Stated problem A:
Print the records exactly as they appear, from the line containing "What length of" through the end of the records.

Selection:
Begin
I’ve mentioned before that Larry’s is the most thorough and consistent characterization on this show, even if sometimes they take shortcuts to explain it, or even if he swings wildly between being asshole and baby.  At this point in the show’s run, no matter what episodes you’ve seen, you’ve more likely than not since one of Larry’s ideas turn out horribly.  So what we’ve got here is a sequel. This two-parter cashes in on what the audience expects to happen.  Okay, sure, the show is telling you what you should expect, to the point that it explicitly tells you it’s doing essentially the same two-parter as a couple of seasons ago.  But other shows do this, even now. Tammy shows up? You know it’s bad news for Ron Swanson. Tammy shows up again? You know how it went last time. Community’s paintball episodes. The Roseanne Halloween episodes I mentioned a few weeks ago. Heck, I do it in my own webcomic where every school dance is ruined somehow. A narrative is enhanced because it’s interacting with itself.  Characters have memory, seek patterns, and try to avoid negative outcomes. Also we get established canon, which is nice when this show can’t even remember that Balki once sold sleeping bags.
End
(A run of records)
Begin
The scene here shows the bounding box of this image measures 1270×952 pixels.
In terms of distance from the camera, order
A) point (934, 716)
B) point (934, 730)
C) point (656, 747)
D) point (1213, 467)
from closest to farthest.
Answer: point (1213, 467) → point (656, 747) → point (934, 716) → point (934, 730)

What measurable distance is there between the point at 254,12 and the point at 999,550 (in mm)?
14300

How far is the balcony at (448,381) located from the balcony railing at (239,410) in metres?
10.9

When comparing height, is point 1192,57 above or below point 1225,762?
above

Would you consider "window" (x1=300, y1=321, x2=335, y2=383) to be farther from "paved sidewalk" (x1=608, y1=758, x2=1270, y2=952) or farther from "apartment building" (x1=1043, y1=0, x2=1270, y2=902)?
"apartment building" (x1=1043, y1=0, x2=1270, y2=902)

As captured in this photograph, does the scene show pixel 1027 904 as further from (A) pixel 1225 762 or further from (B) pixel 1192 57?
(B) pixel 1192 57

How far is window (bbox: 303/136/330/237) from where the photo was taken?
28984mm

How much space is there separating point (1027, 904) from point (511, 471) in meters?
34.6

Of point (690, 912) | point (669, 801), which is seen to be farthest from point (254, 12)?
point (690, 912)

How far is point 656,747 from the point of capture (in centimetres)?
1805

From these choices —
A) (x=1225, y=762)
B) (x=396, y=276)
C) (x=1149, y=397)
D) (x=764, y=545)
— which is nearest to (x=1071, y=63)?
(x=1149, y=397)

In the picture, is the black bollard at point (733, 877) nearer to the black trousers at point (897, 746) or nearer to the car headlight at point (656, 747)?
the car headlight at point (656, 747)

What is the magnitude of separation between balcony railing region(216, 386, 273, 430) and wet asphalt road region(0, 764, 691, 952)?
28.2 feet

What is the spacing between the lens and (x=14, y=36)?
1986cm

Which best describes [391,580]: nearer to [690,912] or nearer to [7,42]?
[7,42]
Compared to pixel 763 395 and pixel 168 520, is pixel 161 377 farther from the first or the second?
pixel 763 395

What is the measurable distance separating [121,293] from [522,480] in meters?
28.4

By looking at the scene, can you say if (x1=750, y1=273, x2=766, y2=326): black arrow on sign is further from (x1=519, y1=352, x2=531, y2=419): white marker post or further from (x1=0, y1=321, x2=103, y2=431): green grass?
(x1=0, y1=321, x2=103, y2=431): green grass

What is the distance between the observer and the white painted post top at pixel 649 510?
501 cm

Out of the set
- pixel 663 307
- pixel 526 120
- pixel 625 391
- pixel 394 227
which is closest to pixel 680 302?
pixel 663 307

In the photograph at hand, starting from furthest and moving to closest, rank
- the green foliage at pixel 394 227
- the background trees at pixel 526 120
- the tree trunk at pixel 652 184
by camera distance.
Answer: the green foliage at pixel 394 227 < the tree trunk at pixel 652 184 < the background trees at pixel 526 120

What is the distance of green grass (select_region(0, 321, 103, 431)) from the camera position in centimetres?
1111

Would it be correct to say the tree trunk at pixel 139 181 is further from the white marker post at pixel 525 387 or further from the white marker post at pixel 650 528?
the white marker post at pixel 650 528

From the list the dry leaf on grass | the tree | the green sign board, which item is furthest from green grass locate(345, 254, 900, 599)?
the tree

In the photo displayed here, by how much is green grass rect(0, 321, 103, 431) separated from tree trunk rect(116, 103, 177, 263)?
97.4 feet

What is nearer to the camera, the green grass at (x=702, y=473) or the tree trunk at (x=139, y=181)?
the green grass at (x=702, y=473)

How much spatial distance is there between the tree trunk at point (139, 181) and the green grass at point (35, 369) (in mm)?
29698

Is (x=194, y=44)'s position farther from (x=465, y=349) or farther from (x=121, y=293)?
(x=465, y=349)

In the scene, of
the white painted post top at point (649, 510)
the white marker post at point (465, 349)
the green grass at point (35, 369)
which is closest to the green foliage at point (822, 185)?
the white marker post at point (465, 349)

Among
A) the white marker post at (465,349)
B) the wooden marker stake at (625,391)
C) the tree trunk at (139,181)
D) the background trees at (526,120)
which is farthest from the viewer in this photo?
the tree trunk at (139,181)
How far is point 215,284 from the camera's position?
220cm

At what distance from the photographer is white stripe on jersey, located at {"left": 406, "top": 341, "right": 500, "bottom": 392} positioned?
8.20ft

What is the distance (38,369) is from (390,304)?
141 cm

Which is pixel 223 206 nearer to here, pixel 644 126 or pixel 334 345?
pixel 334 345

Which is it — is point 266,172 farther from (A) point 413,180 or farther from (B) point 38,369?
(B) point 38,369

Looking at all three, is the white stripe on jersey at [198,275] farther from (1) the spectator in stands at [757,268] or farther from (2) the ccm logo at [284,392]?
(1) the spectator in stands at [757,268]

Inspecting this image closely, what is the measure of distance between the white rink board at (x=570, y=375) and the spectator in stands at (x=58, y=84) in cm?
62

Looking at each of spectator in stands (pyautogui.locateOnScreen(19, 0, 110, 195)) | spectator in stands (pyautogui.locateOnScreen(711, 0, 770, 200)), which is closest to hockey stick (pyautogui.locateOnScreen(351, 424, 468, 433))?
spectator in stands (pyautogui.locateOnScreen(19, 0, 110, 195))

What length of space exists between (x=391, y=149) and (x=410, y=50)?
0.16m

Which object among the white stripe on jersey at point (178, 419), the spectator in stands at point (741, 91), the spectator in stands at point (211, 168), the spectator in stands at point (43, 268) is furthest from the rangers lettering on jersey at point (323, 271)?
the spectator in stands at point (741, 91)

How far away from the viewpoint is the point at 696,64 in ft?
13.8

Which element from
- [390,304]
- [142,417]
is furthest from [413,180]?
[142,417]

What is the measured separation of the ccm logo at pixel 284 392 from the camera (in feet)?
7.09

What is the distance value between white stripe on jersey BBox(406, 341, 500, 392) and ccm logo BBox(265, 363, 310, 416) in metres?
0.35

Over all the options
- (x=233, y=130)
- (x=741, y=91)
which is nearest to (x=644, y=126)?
End
Stated problem B:
According to the TV commentary, what did Balki once sell?

Solution A:
What length of space exists between (x=391, y=149) and (x=410, y=50)?
0.16m

Which object among the white stripe on jersey at point (178, 419), the spectator in stands at point (741, 91), the spectator in stands at point (211, 168), the spectator in stands at point (43, 268) is furthest from the rangers lettering on jersey at point (323, 271)?
the spectator in stands at point (741, 91)

How far away from the viewpoint is the point at 696,64 in ft?
13.8

Which element from
- [390,304]
- [142,417]
is furthest from [413,180]?
[142,417]

What is the measured separation of the ccm logo at pixel 284 392 from the camera (in feet)?
7.09

What is the distance value between white stripe on jersey BBox(406, 341, 500, 392) and ccm logo BBox(265, 363, 310, 416) in metres?
0.35

Over all the options
- (x=233, y=130)
- (x=741, y=91)
which is nearest to (x=644, y=126)?

Solution B:
Sleeping bags.